Psychiatrists – because they are doctors – rely on categories to understand people’s problems. Every mental and emotional problem fits a medical label, from borderline personality disorder to autism to depression to addiction.
These conditions are listed in the DSM (Diagnostic and Statistical Manual of Mental Disorders)
The idea that addiction is a type of disease or disorder has a lot of support being that addiction is a brain disease. It is a condition that changes the way the brain works, similar to how diabetes changes the way the pancreas works. Specifically, the dopamine system is altered so that only the substance of choice is capable of triggering dopamine release to the nucleus accumbens (ventral striatum), while other potential rewards do so less and less. The nucleus accumbens (NAC) is responsible for goal-directed behavior and for the motivation to pursue goals.
Different theories view dopamine differently. For some, dopamine means pleasure. The object of addiction become “sensitized,” so they greatly increase dopamine and therefore attraction…which turns to craving when the goal is not immediately available. But pretty much all the major theories agree that dopamine metabolism is seriously altered by addiction, and that’s why it counts as a disease. The brain is part of the body, after all.

_Material provided_.
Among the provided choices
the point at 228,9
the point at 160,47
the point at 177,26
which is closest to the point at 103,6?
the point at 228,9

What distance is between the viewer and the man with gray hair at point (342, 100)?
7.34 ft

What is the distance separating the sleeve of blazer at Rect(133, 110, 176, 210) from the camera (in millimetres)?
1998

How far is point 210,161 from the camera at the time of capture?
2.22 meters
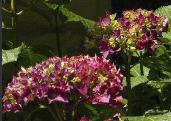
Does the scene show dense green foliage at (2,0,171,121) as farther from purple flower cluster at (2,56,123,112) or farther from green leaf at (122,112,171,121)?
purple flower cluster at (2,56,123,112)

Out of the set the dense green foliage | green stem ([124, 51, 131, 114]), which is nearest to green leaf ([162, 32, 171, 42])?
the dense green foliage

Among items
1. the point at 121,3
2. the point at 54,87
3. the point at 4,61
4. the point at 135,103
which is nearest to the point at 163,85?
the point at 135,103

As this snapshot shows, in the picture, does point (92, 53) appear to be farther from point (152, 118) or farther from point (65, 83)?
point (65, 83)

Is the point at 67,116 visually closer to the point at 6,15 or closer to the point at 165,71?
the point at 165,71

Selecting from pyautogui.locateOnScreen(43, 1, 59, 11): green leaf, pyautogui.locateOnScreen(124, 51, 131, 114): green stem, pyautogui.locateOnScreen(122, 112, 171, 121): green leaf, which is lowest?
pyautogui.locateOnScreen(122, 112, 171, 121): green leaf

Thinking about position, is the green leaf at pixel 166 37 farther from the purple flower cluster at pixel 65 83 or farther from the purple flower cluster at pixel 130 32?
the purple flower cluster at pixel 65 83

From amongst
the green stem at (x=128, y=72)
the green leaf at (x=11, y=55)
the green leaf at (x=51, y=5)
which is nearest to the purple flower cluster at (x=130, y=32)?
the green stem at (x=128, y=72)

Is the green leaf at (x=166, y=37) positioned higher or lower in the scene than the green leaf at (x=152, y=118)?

---

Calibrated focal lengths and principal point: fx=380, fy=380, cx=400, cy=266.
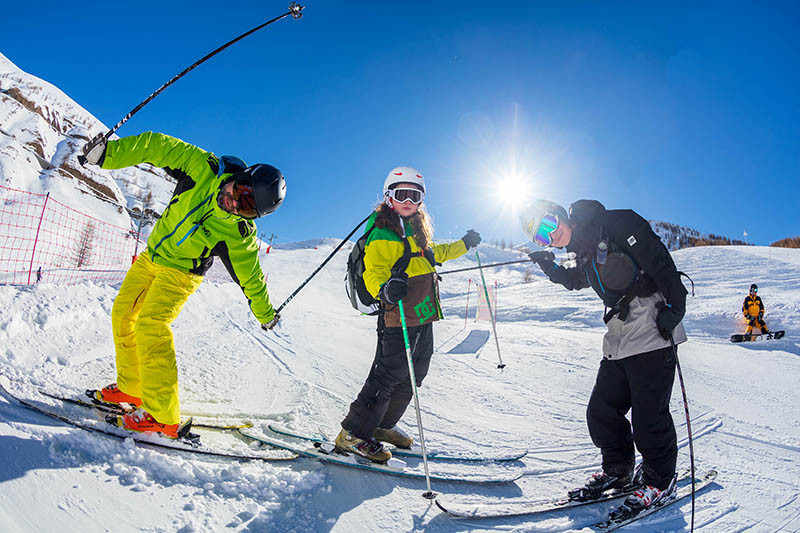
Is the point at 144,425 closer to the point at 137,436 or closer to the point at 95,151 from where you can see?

_Problem details_.
Could you transcribe the addiction passage word for word, starting at "These conditions are" and ending at "to pursue goals."?

_Solution to this task_.
These conditions are listed in the DSM (Diagnostic and Statistical Manual of Mental Disorders)
The idea that addiction is a type of disease or disorder has a lot of support being that addiction is a brain disease. It is a condition that changes the way the brain works, similar to how diabetes changes the way the pancreas works. Specifically, the dopamine system is altered so that only the substance of choice is capable of triggering dopamine release to the nucleus accumbens (ventral striatum), while other potential rewards do so less and less. The nucleus accumbens (NAC) is responsible for goal-directed behavior and for the motivation to pursue goals.